Key Laboratory of Magnetic Resonance in Biological Systems, State Key Laboratory of Magnetic Resonance and Atomic and Molecular Physics, National Center for Magnetic Resonance in Wuhan, Wuhan Institute of Physics and Mathematics, Innovation Academy for Precision Measurement Science and Technology, Chinese Academy of Sciences, Wuhan 430071, China.
J Chem Inf Model. 2023 Aug 28;63(16):5097-5106. doi: 10.1021/acs.jcim.3c00892. Epub 2023 Aug 10.
Accurate determination of the thermal rate constants for combustion reactions is a highly challenging task, both experimentally and theoretically. Machine learning has been proven to be a powerful tool to predict reaction rate constants in recent years. In this work, three supervised machine learning algorithms, including XGB, FNN, and XGB-FNN, are used to develop quantitative structure-property relationship models for the estimation of the rate constants of hydrogen abstraction reactions from alkanes by the free radicals CH, H, and O. The molecular similarity based on Morgan molecular fingerprints combined with the topological indices are proposed to represent chemical reactions in the machine learning models. Using the newly constructed descriptors, the hybrid XGB-FNN algorithm yields average deviations of 65.4%, 12.1%, and 64.5% on the prediction sets of alkanes + CH, H, and O, respectively, whose performance is comparable and even superior to the corresponding one using the activation energy as a descriptor. The use of activation energy as a descriptor has previously been shown to significantly improve prediction accuracy ( 2022, 322, 124150) but typically requires cumbersome ab initio calculations.

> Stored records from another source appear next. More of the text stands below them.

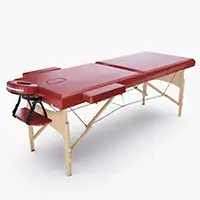 фото Массажный стол DFC NIRVANA Relax, (Optima)186 x 60 см, винный в интернет-магазине спортивных товаров МЯЧИКИ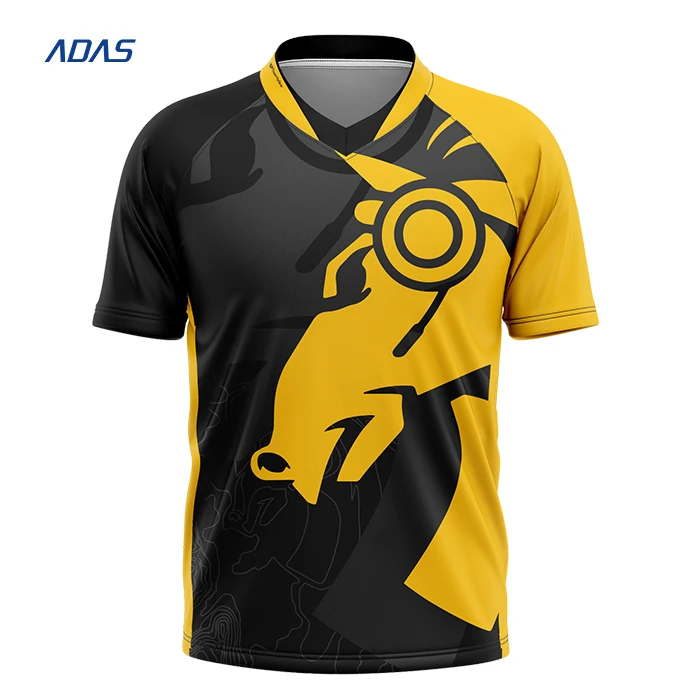 Source Gaming t shirt design custom men e-sports jerseys Blank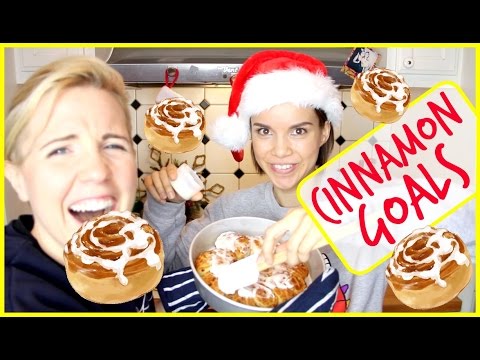 MY DRUNK KITCHEN: CINNAMON GOALS (ft. Ingrid Nilsen!)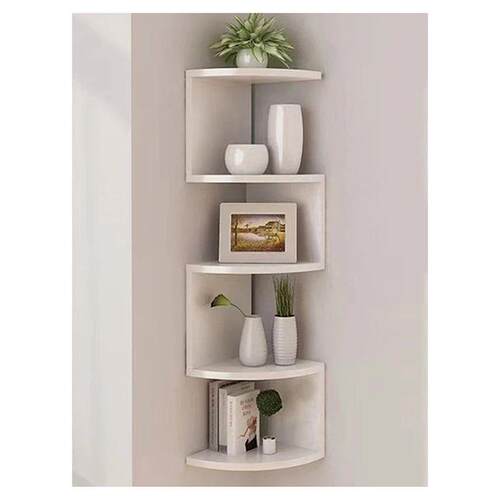 5-Story Shelf Corner Floating Shelf Wall Shelf Corner Booksh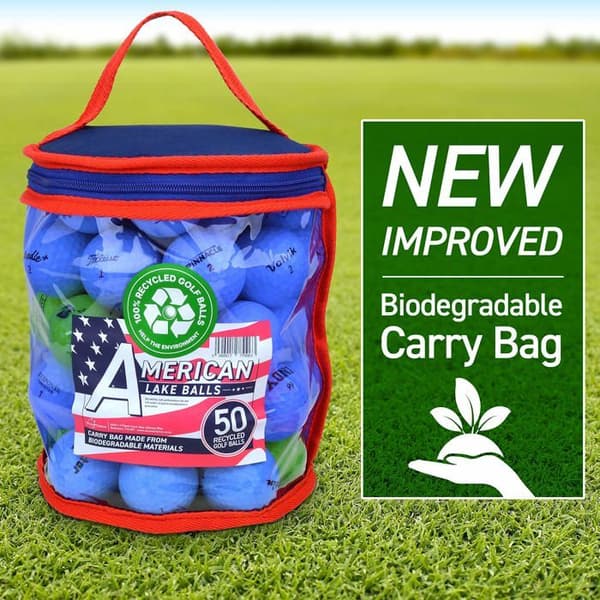 Golfbollar Second chance Lake 50-pack golfbollar med förvaringsväska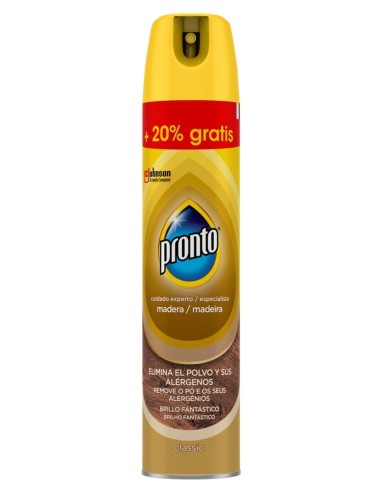 PRONTO LIMPIA MUEBLES SPRAY 300ML + 20% GRATIS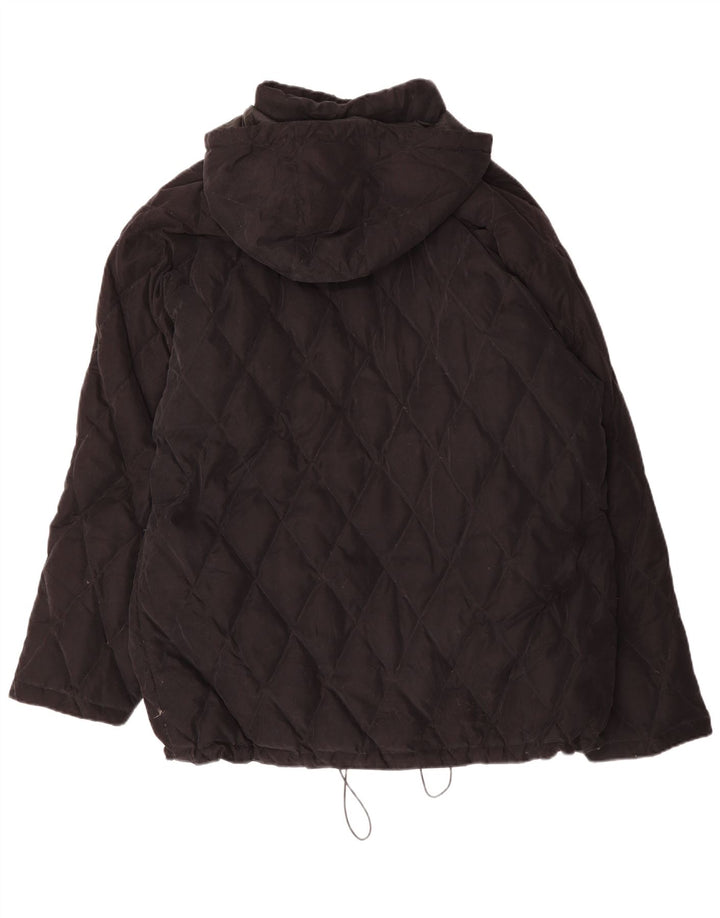 BELFE & BELFE Mens Hooded Quilted Padded Jacket IT 54 2XL Black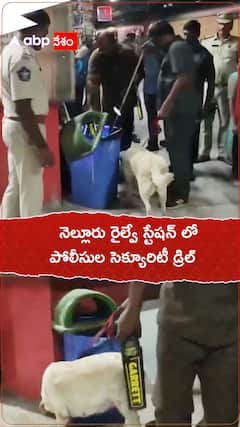 నెల్లూరు రైల్వే స్టేషన్ లో పోలీసుల సెక్యూరిటీ డ్రిల్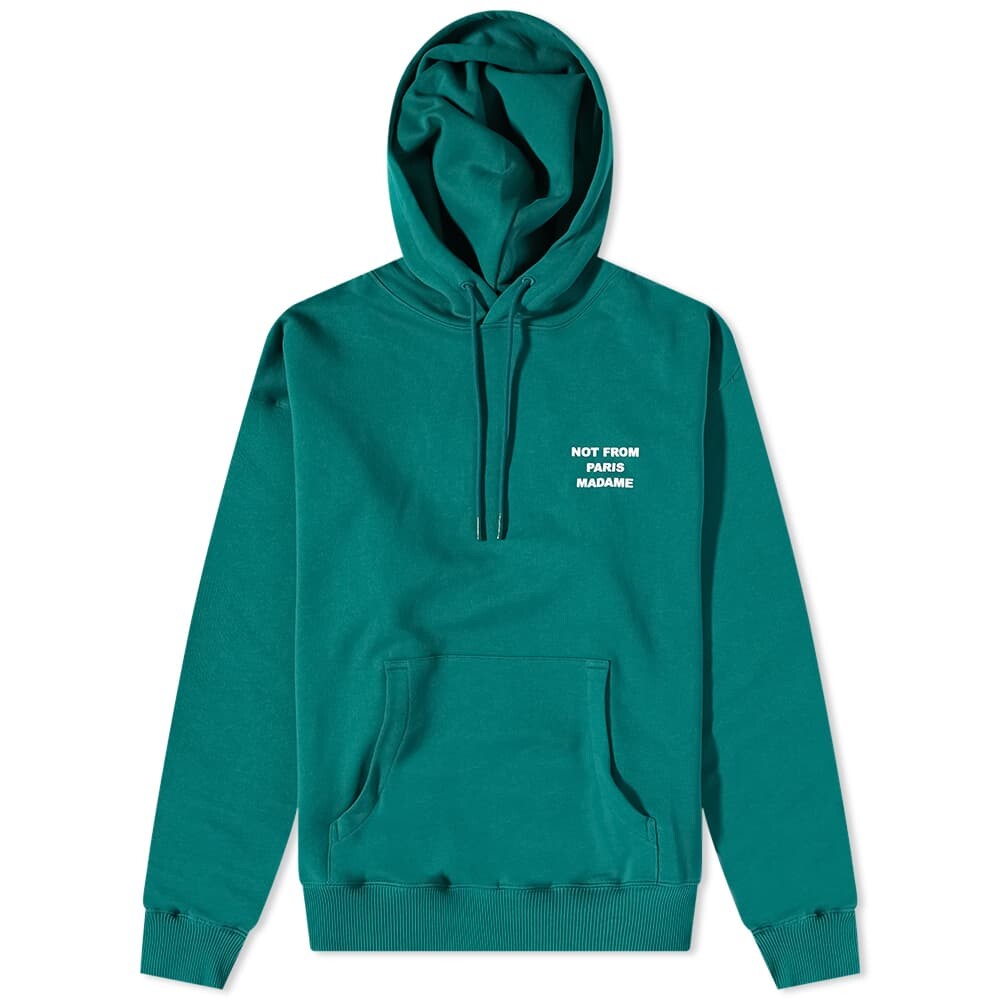 

Толстовка Drôle de Monsieur Not From Paris Madame Tartan Hoody, Зеленый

In addition, the XGB-FNN models could reasonably predict reaction rate constants of hydrogen abstractions from different sites of alkanes and their isomers, indicating a good generalization ability. It is expected that the reaction descriptors proposed in this work can be applied to build machine learning models for other reactions.

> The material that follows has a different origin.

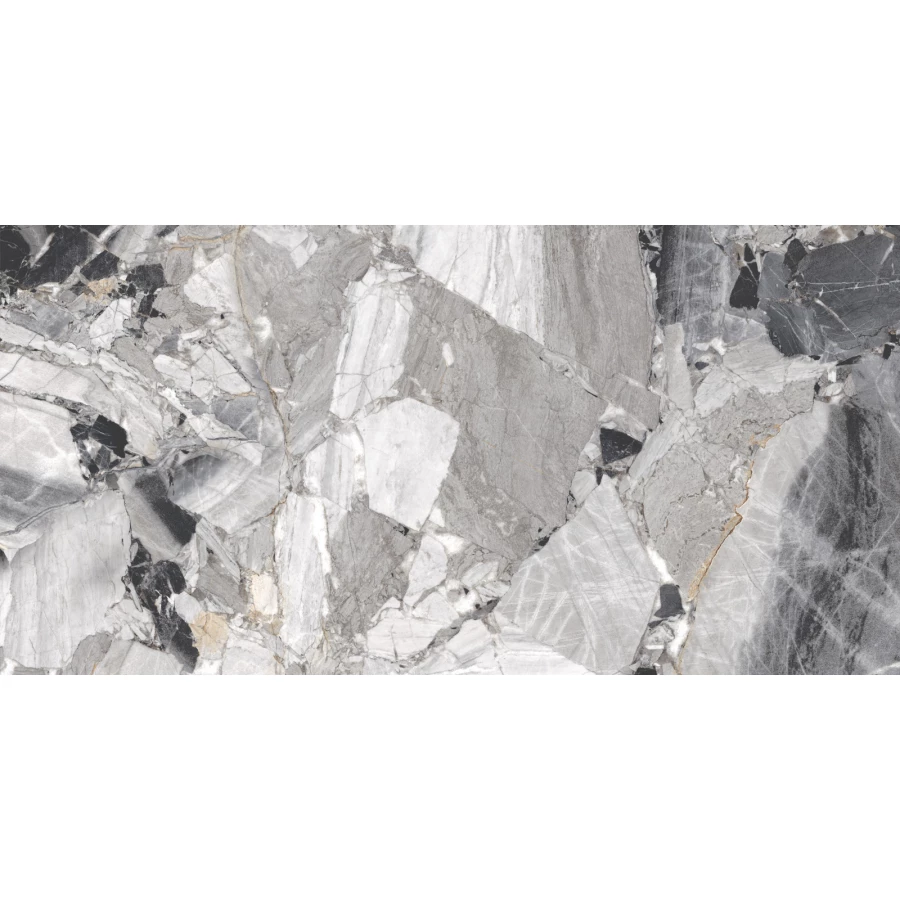 Керамогранит LCM Obsidian суперполированный серый 60120OBS55HG 120х60 см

准确确定燃烧反应的热速率常数是一个极具挑战性的任务,无论是在实验上还是理论上。近年来,机器学习已被证明是预测反应速率常数的有力工具。在这项工作中,使用了三种监督机器学习算法,包括 XGB、FNN 和 XGB-FNN,为通过自由基 CH、H 和 O 从烷烃中提取氢的反应速率常数的估计开发了定量结构-性质关系模型。基于 Morgan 分子指纹的分子相似性结合拓扑指数被提出用于表示机器学习模型中的化学反应。使用新构建的描述符,混合 XGB-FNN 算法在烷烃+CH、H 和 O 的预测集上的平均偏差分别为 65.4%、12.1%和 64.5%,其性能与使用活化能作为描述符的相应算法相当,甚至更好。先前已经表明,使用活化能作为描述符可以显著提高预测精度(2022, 322, 124150),但通常需要繁琐的从头计算。此外,XGB-FNN 模型可以合理地预测不同烷烃和其异构体中氢提取反应的速率常数,表明具有良好的泛化能力。预计本工作中提出的反应描述符可用于构建其他反应的机器学习模型。